::: Supplied information :::

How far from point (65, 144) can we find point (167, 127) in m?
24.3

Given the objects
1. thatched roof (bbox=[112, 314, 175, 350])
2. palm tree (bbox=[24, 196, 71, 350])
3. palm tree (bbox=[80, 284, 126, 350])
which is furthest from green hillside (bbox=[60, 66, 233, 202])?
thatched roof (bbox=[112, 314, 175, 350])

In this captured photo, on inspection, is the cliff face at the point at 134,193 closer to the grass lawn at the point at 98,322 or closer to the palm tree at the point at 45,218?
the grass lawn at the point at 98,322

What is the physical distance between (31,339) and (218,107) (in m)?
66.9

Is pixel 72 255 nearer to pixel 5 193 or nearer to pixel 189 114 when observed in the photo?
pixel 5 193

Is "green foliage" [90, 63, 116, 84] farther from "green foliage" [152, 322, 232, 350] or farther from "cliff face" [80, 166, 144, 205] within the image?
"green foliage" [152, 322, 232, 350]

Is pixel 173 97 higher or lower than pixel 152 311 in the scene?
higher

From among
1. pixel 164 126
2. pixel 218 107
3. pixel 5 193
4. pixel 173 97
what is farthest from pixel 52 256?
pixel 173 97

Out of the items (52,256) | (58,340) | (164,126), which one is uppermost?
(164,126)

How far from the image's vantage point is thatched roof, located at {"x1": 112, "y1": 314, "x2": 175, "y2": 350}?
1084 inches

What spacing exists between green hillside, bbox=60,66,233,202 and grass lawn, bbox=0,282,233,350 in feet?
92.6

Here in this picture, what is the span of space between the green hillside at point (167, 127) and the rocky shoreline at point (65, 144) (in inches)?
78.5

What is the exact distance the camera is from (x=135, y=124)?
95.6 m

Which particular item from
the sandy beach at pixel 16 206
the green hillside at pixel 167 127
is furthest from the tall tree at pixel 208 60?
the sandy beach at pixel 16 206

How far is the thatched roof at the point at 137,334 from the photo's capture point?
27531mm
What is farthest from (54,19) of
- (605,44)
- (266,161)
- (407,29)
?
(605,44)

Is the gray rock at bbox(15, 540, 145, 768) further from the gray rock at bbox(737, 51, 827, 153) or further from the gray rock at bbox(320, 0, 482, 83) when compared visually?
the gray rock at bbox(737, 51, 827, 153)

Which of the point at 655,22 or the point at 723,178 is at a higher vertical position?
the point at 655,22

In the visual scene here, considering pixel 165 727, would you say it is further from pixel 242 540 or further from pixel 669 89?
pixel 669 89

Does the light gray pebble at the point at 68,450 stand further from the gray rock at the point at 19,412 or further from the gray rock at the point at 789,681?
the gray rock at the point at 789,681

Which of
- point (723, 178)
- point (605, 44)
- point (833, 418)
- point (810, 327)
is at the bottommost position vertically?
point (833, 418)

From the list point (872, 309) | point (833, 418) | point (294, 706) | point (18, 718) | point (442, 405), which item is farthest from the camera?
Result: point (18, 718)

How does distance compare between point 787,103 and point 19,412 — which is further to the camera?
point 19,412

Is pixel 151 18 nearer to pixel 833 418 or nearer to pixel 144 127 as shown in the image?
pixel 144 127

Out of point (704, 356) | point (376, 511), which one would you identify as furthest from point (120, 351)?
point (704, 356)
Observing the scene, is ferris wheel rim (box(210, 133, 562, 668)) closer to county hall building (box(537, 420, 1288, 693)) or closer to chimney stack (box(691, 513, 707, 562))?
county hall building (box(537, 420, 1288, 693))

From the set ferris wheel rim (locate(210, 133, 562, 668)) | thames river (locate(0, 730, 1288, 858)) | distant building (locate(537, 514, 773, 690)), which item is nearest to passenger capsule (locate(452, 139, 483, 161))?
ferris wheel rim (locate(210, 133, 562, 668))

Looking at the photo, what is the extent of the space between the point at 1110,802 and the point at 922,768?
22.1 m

:::

**Task goal**
Copy all of the material above word for word, with no changes.

**Answer to this task**
How far from point (65, 144) can we find point (167, 127) in m?
24.3

Given the objects
1. thatched roof (bbox=[112, 314, 175, 350])
2. palm tree (bbox=[24, 196, 71, 350])
3. palm tree (bbox=[80, 284, 126, 350])
which is furthest from green hillside (bbox=[60, 66, 233, 202])?
thatched roof (bbox=[112, 314, 175, 350])

In this captured photo, on inspection, is the cliff face at the point at 134,193 closer to the grass lawn at the point at 98,322 or closer to the palm tree at the point at 45,218?
the grass lawn at the point at 98,322

What is the physical distance between (31,339) and (218,107) (in m)?
66.9

Is pixel 72 255 nearer to pixel 5 193 or nearer to pixel 189 114 when observed in the photo?
pixel 5 193

Is "green foliage" [90, 63, 116, 84] farther from "green foliage" [152, 322, 232, 350] or farther from "cliff face" [80, 166, 144, 205] within the image?
"green foliage" [152, 322, 232, 350]

Is pixel 173 97 higher or lower than pixel 152 311 in the scene?
higher

From among
1. pixel 164 126
2. pixel 218 107
3. pixel 5 193
4. pixel 173 97
what is farthest from pixel 52 256?
pixel 173 97

Out of the items (52,256) | (58,340) | (164,126), which one is uppermost?
(164,126)

How far from the image's vantage point is thatched roof, located at {"x1": 112, "y1": 314, "x2": 175, "y2": 350}?
1084 inches

What spacing exists between green hillside, bbox=60,66,233,202 and grass lawn, bbox=0,282,233,350 in feet?
92.6

Here in this picture, what is the span of space between the green hillside at point (167, 127) and the rocky shoreline at point (65, 144) (in inches)?
78.5

What is the exact distance the camera is from (x=135, y=124)?
95.6 m

Which particular item from
the sandy beach at pixel 16 206
the green hillside at pixel 167 127
is furthest from the tall tree at pixel 208 60?
the sandy beach at pixel 16 206

How far is the thatched roof at the point at 137,334 from the photo's capture point?
27531mm
What is farthest from (54,19) of
- (605,44)
- (266,161)
- (407,29)
?
(605,44)

Is the gray rock at bbox(15, 540, 145, 768) further from the gray rock at bbox(737, 51, 827, 153) or further from the gray rock at bbox(320, 0, 482, 83) when compared visually?
the gray rock at bbox(737, 51, 827, 153)

Which of the point at 655,22 or the point at 723,178 is at a higher vertical position?
the point at 655,22

In the visual scene here, considering pixel 165 727, would you say it is further from pixel 242 540 or further from pixel 669 89?
pixel 669 89

Does the light gray pebble at the point at 68,450 stand further from the gray rock at the point at 19,412 or further from the gray rock at the point at 789,681?
the gray rock at the point at 789,681

Which of
- point (723, 178)
- point (605, 44)
- point (833, 418)
- point (810, 327)
is at the bottommost position vertically?
point (833, 418)

From the list point (872, 309) | point (833, 418) | point (294, 706) | point (18, 718) | point (442, 405), which item is farthest from the camera?
Result: point (18, 718)

How does distance compare between point 787,103 and point 19,412 — which is further to the camera?
point 19,412

Is pixel 151 18 nearer to pixel 833 418 or nearer to pixel 144 127 as shown in the image?
pixel 144 127

Out of point (704, 356) | point (376, 511), which one would you identify as furthest from point (120, 351)?
point (704, 356)
Observing the scene, is ferris wheel rim (box(210, 133, 562, 668)) closer to county hall building (box(537, 420, 1288, 693)) or closer to chimney stack (box(691, 513, 707, 562))?
county hall building (box(537, 420, 1288, 693))

From the set ferris wheel rim (locate(210, 133, 562, 668)) | thames river (locate(0, 730, 1288, 858)) | distant building (locate(537, 514, 773, 690)), which item is nearest to passenger capsule (locate(452, 139, 483, 161))?
ferris wheel rim (locate(210, 133, 562, 668))

Looking at the photo, what is the extent of the space between the point at 1110,802 and the point at 922,768?
22.1 m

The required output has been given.